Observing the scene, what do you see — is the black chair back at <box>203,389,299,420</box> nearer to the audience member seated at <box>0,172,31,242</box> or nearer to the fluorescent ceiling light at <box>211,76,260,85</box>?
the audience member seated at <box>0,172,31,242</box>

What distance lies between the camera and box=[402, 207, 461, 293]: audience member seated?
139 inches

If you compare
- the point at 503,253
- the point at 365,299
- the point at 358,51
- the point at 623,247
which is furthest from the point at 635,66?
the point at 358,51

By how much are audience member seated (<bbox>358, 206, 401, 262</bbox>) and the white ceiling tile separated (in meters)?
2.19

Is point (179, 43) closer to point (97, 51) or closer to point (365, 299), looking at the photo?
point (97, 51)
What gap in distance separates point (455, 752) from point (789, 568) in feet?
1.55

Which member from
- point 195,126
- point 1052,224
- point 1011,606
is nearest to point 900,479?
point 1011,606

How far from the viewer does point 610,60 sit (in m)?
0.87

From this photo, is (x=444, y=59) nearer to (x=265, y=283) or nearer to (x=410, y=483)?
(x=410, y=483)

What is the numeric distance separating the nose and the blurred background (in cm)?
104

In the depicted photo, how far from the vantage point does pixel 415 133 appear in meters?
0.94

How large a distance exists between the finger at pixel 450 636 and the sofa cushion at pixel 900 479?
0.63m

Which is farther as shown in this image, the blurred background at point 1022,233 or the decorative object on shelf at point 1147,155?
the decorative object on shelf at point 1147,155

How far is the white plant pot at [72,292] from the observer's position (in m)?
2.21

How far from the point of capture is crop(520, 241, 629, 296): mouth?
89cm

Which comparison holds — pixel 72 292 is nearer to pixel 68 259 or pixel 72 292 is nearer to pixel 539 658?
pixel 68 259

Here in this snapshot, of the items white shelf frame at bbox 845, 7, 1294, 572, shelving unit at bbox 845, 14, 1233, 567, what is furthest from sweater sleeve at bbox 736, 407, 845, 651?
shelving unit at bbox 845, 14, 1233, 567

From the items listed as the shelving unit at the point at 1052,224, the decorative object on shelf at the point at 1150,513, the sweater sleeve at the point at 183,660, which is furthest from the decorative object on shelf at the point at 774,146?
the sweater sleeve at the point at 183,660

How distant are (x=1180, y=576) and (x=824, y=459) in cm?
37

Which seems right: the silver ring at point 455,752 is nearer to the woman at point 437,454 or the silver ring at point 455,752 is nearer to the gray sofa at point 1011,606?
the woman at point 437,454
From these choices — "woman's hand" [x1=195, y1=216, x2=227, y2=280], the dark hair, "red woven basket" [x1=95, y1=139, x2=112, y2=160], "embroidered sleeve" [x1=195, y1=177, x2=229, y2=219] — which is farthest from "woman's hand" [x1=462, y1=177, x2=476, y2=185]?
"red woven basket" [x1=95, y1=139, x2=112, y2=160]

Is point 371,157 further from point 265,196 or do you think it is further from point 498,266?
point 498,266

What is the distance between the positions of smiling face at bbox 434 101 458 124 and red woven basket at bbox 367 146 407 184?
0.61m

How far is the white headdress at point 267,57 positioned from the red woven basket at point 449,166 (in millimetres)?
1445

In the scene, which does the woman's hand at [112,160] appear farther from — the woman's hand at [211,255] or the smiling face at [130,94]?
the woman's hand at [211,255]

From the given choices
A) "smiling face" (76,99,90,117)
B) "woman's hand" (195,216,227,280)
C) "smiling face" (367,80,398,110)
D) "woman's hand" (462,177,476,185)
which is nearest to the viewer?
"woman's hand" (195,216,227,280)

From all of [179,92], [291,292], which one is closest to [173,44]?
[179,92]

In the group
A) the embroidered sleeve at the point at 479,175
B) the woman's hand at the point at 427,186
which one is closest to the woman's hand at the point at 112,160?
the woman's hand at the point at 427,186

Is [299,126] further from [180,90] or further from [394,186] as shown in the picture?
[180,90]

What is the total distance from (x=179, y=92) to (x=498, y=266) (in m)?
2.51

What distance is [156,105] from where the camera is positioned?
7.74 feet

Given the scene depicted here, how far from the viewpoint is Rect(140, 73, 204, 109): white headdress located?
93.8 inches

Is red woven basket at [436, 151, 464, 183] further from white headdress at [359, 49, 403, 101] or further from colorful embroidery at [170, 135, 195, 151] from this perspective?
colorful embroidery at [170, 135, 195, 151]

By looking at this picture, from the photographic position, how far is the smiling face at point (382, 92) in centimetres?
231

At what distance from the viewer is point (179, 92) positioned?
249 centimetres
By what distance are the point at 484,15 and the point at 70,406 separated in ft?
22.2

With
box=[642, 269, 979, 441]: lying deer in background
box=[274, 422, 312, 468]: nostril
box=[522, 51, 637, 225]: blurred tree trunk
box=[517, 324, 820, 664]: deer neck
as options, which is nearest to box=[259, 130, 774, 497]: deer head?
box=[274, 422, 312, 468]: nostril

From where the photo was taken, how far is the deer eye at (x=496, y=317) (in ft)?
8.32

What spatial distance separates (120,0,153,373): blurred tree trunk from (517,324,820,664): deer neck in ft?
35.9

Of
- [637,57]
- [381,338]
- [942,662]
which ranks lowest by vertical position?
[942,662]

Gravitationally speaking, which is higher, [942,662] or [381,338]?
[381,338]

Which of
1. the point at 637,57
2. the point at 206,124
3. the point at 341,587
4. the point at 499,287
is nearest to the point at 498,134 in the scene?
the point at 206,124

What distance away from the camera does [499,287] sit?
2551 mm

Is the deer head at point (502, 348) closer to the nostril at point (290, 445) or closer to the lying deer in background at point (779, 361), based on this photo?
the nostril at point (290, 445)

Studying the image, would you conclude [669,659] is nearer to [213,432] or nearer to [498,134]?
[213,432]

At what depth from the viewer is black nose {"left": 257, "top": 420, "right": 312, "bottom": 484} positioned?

• SET EXERCISE: Pick out each line of the material above that contains the string "further", matching case exactly, and copy those lines.

• COMPLETE ANSWER:
Is point 371,157 further from point 265,196 or do you think it is further from point 498,266?
Is [299,126] further from [180,90] or further from [394,186] as shown in the picture?
Is red woven basket at [436, 151, 464, 183] further from white headdress at [359, 49, 403, 101] or further from colorful embroidery at [170, 135, 195, 151] from this perspective?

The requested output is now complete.